The founding chairman and CEO of Quest Diagnostics identifies the five stages of a turnaround.

(originally published by Booz & Company)

Photography by Peter Gregoire
In business, transformation has become the rage. Securities analysts tout companies that have successfully transformed. Publications — strategy+business included — dissect the elements of transformations. A growing library of management books (including several praised in this, our annual “Best Business Books” issue) provide transformation rules and lessons. But the fact is, the confluence of foresight, ability, and timing that results in a business transformation is a rare event.

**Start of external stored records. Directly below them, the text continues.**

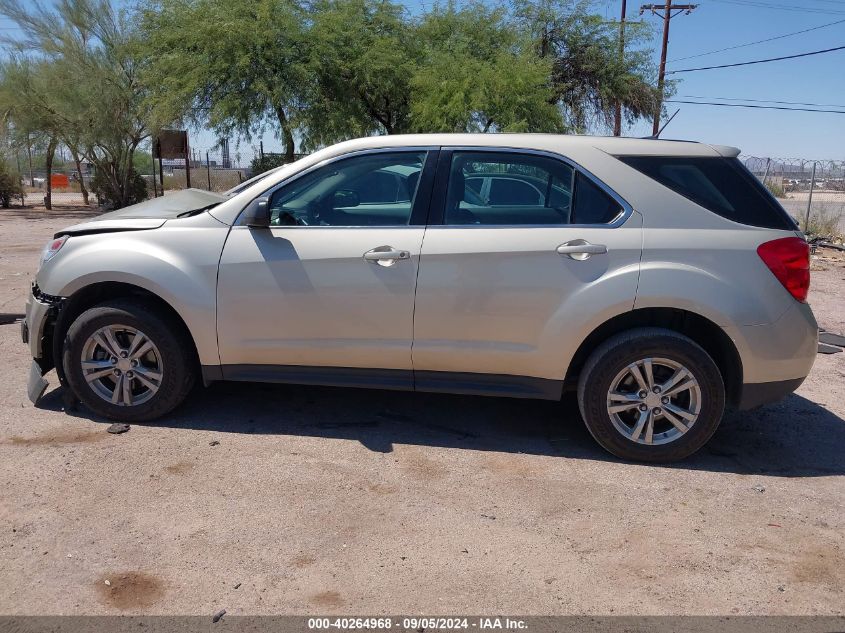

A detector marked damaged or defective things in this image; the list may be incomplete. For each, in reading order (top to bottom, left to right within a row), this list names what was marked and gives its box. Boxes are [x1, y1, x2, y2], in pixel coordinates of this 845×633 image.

front bumper damage [24, 282, 64, 402]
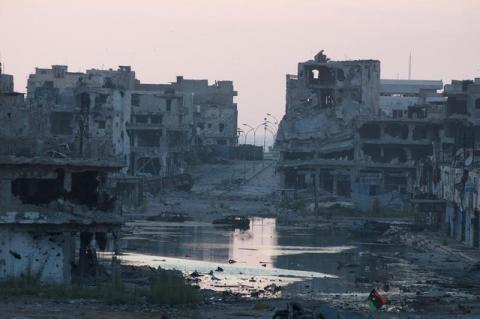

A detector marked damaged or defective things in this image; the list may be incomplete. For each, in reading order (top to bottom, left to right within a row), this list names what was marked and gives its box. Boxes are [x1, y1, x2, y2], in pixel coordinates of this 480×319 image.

damaged building [0, 67, 124, 282]
damaged building [276, 51, 448, 212]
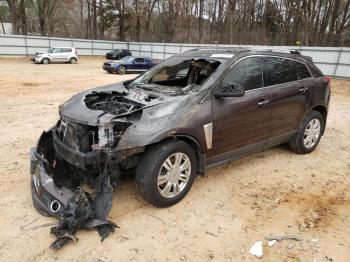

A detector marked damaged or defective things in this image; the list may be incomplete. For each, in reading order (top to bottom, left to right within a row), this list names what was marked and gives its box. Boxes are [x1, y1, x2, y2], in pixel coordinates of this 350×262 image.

damaged bumper [29, 147, 74, 217]
burned front end [30, 87, 149, 248]
crumpled hood [58, 82, 168, 126]
fire-damaged suv [30, 48, 330, 248]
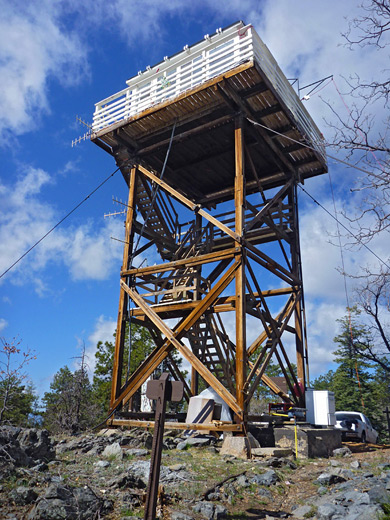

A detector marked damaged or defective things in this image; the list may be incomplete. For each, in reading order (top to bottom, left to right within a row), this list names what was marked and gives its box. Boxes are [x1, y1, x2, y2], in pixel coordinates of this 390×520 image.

rusty signpost [145, 374, 184, 520]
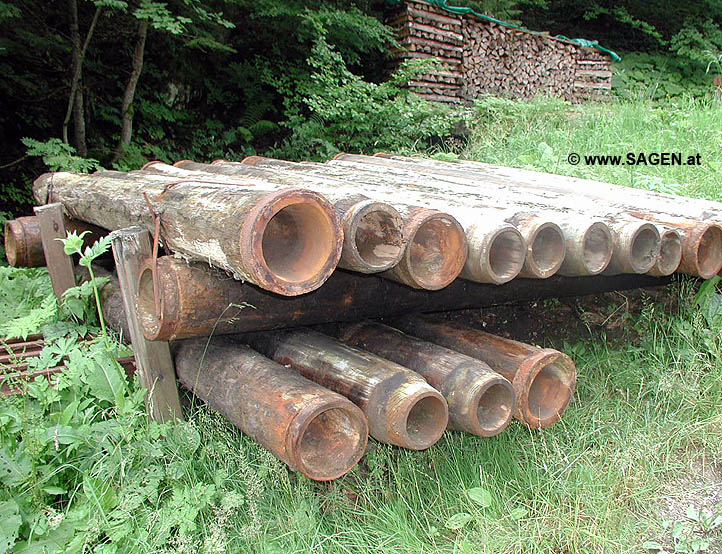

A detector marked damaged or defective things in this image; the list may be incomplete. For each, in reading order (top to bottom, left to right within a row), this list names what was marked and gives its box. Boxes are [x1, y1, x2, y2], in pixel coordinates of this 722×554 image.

rusty metal fitting [382, 207, 466, 292]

Kenneth W. Freeman has run — and won — this trifecta. As the founding chairman and chief executive officer of Quest Diagnostics, he took a battered firm, spun off in 1996 from a distant corporate owner, and made it the eighth-fastest-growing earnings engine in the United States, according to Fortune magazine. During a five-year period ending in 2003, Quest Diagnostics delivered profit growth of more than 56 percent annually. During the same span, Quest shares appreciated 730 percent, the second-highest percentage gain among all S&P 500 companies. Although its growth was certainly abetted by a series of strategic mergers, an enormous part of the company’s success derived from the re-creation of its culture.

“I wanted to take a company that was hostile and hierarchical, and not particularly disciplined, and create a values-oriented, honest, disciplined company where the people respected each other,” Mr. Freeman says. “I had to model the behavior at the grass-roots level.”

Most readers have been, quite literally, touched by Quest Diagnostics, which is based in Teterboro, N.J. Quest Diagnostics was originally cobbled together by Corning, the glass company, from several hundred acquisitions during the 1980s and early ’90s. Under Mr. Freeman’s stewardship, today Quest Diagnostics is the largest medical testing firm in the world, with 37,000 employees performing tests on 130 million patients annually, for about half the hospitals and physicians in the U.S.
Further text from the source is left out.